### Request
Reproduce word for word the lines of the items below, starting with the line that contains "Looking closely at" and going on through the end of the items. Leave the pictures out.

### Excerpted data

-- Start --

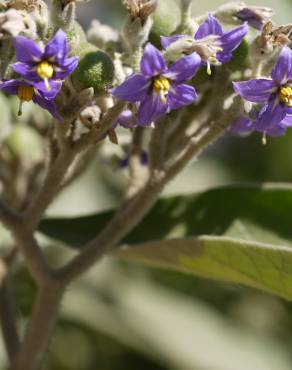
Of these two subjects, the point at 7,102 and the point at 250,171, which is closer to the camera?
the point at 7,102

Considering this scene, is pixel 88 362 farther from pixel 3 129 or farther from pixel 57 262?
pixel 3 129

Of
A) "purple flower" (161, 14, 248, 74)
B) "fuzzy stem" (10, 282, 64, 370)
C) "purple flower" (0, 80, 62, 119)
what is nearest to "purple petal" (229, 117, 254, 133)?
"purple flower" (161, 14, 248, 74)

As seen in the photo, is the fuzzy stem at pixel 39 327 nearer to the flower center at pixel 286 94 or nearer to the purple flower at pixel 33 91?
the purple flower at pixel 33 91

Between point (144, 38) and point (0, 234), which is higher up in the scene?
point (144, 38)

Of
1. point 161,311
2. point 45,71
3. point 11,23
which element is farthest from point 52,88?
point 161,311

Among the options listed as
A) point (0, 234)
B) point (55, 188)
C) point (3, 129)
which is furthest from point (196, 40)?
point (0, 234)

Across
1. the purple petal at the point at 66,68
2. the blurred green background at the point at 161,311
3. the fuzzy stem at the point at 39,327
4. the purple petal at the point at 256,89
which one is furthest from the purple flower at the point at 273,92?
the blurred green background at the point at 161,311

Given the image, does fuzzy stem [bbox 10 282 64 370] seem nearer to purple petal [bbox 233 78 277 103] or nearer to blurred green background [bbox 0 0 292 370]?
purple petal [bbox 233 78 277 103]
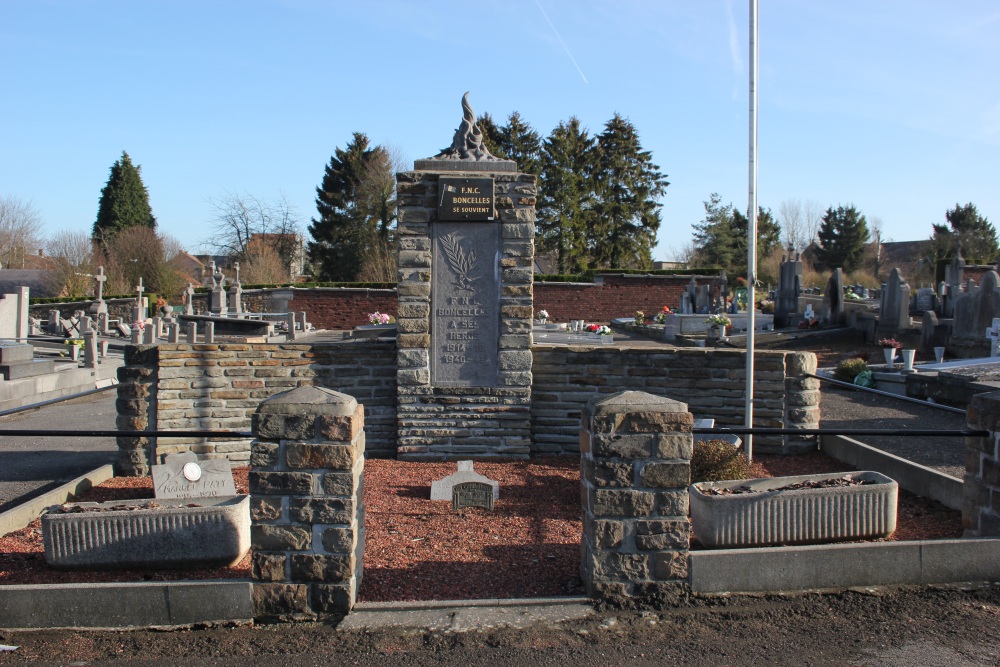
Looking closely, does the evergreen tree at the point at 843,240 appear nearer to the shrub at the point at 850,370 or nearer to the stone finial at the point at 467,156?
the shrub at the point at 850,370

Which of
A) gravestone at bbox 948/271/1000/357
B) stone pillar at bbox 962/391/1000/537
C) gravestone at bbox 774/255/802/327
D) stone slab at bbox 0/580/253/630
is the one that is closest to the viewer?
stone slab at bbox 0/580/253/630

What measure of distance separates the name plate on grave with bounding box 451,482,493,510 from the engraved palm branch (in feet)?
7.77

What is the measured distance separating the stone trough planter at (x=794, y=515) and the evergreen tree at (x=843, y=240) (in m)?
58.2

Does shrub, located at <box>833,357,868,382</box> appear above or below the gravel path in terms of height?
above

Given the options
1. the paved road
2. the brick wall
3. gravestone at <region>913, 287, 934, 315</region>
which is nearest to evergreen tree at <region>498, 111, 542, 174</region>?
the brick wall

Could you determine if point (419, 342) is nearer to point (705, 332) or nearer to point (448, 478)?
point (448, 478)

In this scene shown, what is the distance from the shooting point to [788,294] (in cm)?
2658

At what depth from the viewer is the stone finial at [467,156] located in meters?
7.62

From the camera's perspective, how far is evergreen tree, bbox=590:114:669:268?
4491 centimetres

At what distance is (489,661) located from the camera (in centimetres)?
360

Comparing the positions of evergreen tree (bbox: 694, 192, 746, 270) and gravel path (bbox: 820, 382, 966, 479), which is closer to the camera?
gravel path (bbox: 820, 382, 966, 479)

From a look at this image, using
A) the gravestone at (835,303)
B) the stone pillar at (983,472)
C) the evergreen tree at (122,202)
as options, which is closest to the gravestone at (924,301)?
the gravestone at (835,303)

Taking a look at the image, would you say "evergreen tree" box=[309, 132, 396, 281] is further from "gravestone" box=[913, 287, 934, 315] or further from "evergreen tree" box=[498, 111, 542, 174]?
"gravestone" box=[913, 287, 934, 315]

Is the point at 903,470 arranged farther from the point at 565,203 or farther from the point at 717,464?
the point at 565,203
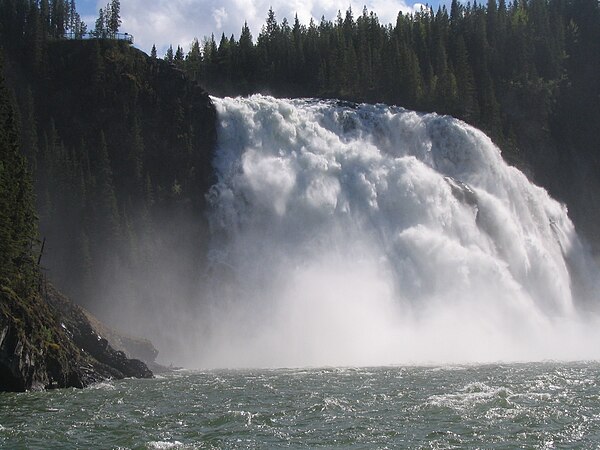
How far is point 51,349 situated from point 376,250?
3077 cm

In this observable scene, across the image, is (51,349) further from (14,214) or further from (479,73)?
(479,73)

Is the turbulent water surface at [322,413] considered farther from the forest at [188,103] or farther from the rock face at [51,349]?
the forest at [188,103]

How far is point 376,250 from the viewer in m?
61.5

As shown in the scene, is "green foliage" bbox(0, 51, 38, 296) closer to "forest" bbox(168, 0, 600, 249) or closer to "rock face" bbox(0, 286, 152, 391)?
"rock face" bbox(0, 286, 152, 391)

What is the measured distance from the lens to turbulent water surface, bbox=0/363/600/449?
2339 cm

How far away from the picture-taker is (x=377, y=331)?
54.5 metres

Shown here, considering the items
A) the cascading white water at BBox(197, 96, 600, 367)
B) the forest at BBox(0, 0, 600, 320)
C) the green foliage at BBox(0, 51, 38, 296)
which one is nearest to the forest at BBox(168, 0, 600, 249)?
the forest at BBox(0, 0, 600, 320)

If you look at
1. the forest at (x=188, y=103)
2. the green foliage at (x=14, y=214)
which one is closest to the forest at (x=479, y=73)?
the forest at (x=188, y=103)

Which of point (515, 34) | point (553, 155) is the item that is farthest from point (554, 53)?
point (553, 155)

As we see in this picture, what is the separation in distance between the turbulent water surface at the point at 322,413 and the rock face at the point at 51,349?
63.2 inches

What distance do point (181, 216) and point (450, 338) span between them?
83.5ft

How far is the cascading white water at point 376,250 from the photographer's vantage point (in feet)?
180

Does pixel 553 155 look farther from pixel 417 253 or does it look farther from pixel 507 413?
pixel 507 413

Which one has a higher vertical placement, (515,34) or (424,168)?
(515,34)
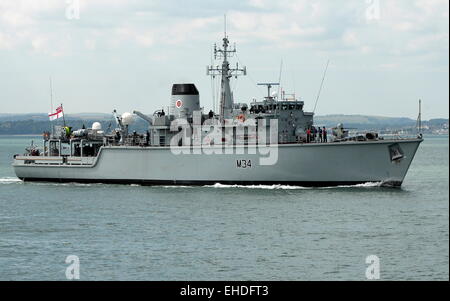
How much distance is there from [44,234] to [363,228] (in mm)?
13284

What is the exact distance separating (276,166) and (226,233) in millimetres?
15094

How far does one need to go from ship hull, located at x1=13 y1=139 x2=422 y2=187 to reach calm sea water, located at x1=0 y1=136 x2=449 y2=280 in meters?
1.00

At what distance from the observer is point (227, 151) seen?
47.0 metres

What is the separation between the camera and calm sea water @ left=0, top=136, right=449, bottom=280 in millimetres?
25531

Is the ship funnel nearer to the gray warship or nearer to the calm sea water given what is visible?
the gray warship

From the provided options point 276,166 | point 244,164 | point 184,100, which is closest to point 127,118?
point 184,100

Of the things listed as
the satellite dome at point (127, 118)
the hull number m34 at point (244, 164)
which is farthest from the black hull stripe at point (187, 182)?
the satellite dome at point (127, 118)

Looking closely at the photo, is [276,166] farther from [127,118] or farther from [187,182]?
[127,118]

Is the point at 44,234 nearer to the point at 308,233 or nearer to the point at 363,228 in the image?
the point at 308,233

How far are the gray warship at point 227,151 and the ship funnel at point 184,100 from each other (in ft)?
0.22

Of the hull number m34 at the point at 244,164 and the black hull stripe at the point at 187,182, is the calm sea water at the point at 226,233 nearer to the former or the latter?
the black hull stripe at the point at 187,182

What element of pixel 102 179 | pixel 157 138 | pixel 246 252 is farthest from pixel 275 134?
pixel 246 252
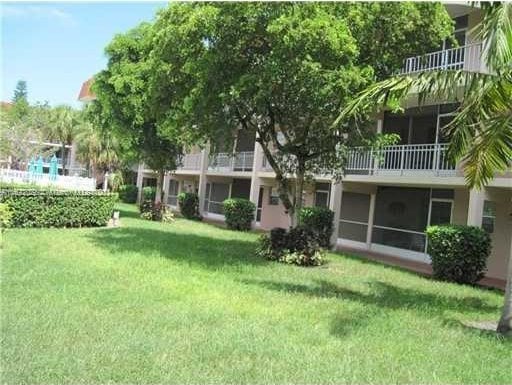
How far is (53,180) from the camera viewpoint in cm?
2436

-- End --

### Written response
Looking closely at the photo, is [276,166] farther from [127,118] or farther from [187,182]?
[127,118]

Is the point at 44,234 nearer to the point at 308,233 or nearer to the point at 363,228 in the image?
the point at 308,233

How far are the gray warship at point 227,151 and the ship funnel at point 184,100 from each other (in ft)?
0.22

Of the hull number m34 at the point at 244,164 and the black hull stripe at the point at 187,182, is the calm sea water at the point at 226,233 nearer to the former or the latter?
the black hull stripe at the point at 187,182

What element of pixel 102 179 | pixel 157 138 | pixel 246 252 is farthest from pixel 275 134?
pixel 246 252
How far is (53,180) from the camera viewpoint in cm?
2436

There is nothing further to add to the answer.